Texto por Aline Peterson – Professora de Inglês e Português e estudante de Mestrado na área de Literatura Comparada
Os olhos registram episódios que podem duram pouco mais de alguns segundos em nossa memória, ou acontecimentos que recordamos durante a vida toda. Através dos olhos, somos capazes de explorar sentimentos mais profundos. Eles manifestam emoções de uma forma que, muitas vezes, palavras jamais conseguiriam confessar.
O cinema Argentino fascina cinéfilos no mundo inteiro, e não foi diferente com o filme de Juan José Campanella, “O Segredo dos seus Olhos”, de 2009. O filme, baseado no livro “La Pregunta de Sus Ojos”, de Eduardo Sacheri, foi premiado no Oscar, vencendo o favorito austríaco “Fita Branca”, de Michael Haneke.
O filme de Campanella revela o poder que os olhos possuem, de revelar segredos que não seríamos capazes de simplesmente contar. O filme relata duas histórias paralelas. A primeira delas é a história de Benjamín Espósito, que após trabalhar a vida toda em um Tribunal Penal encara a aposentadoria. Ele não tem esposa ou amigos e decide escrever um romance baseado num acontecimento pelo qual passou em seu tempo de investigador, ocorrido há 25 anos. Em 1974, ele foi investigador em um crime bastante violento, o estupro seguido de assassinato de uma linda jovem, Liliana Colotto. Ao resgatar a trama policial, Benjamín irá também confrontar sua antiga paixão por Irene e terá de refletir sobre desacertos passados, duas inseguranças e decisões a serem tomadas.
A segunda história é o romance que Benjamín está escrevendo. Além de questões pertinentes sobre racismo, pena de morte e impunidade, há uma variedade de histórias que acontecem no filme, e todas são realizadas de forma que haja uma conexão entre elas, de um jeito preciso que faz com que não percamos o entusiasmo. Há tensão na maior parte da trama e algumas cenas chegam a ser intensamente angustiantes. O controle do diretor sobre as emoções chama a atenção, por exemplo, na cena do elevador, onde é impossível ficar inerte. Além disso, por diversas vezes, a câmera muito próxima do rosto das personagens propõe-se a revelar o que olhos querem dizer, e o belíssimo e competente elenco consegue passar a verdade revelada em cada olhar.
Ao examinar fotografias antigas do casal, Benjamín nota em diferentes fotos um mesmo homem com olhar vidrado em Liliana. Identificado nas legendas como Isidoro Gómez. Então, o esposo da bela jovem, o bancário Ricardo Morales, passa a ocupar todo o seu tempo na procura pelo assassino, fazendo disso sua obsessão.
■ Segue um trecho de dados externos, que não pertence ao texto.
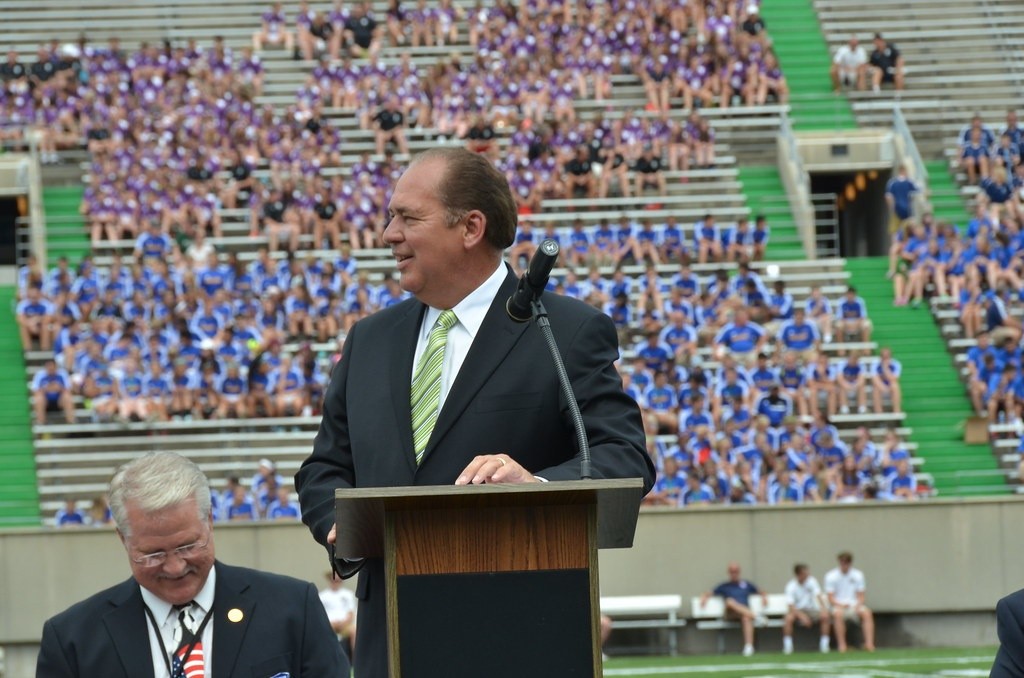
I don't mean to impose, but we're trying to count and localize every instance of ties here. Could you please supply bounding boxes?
[409,309,459,469]
[171,605,205,678]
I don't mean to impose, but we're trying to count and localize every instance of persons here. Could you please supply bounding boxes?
[890,190,1024,341]
[955,106,1024,233]
[643,409,923,506]
[0,0,788,257]
[828,32,869,92]
[14,240,408,434]
[885,162,918,230]
[54,494,84,526]
[208,458,300,521]
[966,319,1024,489]
[543,257,901,430]
[35,450,353,678]
[294,146,657,579]
[988,587,1024,678]
[867,29,905,101]
[783,564,830,654]
[699,562,768,656]
[84,498,113,524]
[824,549,874,654]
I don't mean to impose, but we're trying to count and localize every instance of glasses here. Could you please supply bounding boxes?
[121,517,210,568]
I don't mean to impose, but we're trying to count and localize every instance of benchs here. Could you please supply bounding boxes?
[0,0,1024,526]
[689,593,860,654]
[599,594,687,657]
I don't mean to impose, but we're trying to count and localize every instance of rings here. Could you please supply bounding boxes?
[497,457,506,464]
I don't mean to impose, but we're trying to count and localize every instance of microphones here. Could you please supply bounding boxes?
[506,237,560,323]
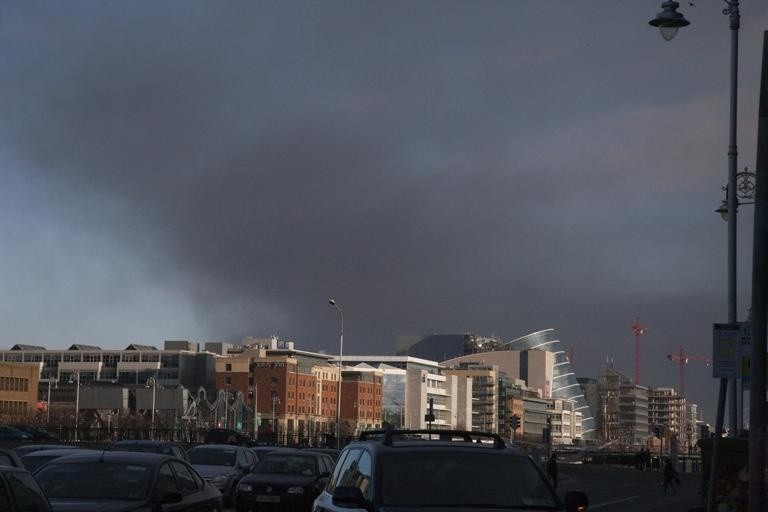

Em uma conversa com Benjamín, Morales deixa claro que não é favor da pena de morte, já que para ele não haveria compensação em matar uma pessoa que havia cometido um crime tão sórdido com uma injeção que o faria dormir tranquilamente em alguns instantes. A impunidade, outro assunto posto em discussão no filme, fica clara quando são expostas certas relações de poder e como elas são capazes de manipular a justiça quando se trata de interesses pessoais
As duas histórias se cruzam em muitos pontos, desde os personagens, que são muito semelhantes em seus aspectos e condutas, até nas situações que estes personagens enfrentam e que os levam a tomar decisões importantes. Irene é a mulher competente, inteligente e interessante nas duas histórias, e nas duas, Benjamim é menos corajoso que ela, quase incapaz de tomar uma decisão importante quando se trata do amor que, há muito tempo, sente por Irene.
Com diversos assuntos pertinentes, talvez os pontos mais altos do filme sejam o amor e a punição. Por um lado, temos o amor de um esposo que perdeu sua mulher e não se conforma com isso, carregando durante o resto de sua vida as boas lembranças dos momentos que passara com ela, as ações cotidianas que os tornavam felizes. Por outro lado, temos o sentimento de vingança desse mesmo homem, que falha em qualquer tentativa de recomeço, já que, assim como não pode deixar as velhas e boas lembranças serem apagadas com o tempo, também não consegue parar de pensar na morte cruel de sua amada. “Uma vida cheia de nada”, é o que ele deseja para o assassino, de sua esposa e seu próprio. E é isso também que ele acaba obtendo, preso no cárcere privado do seu próprio passado.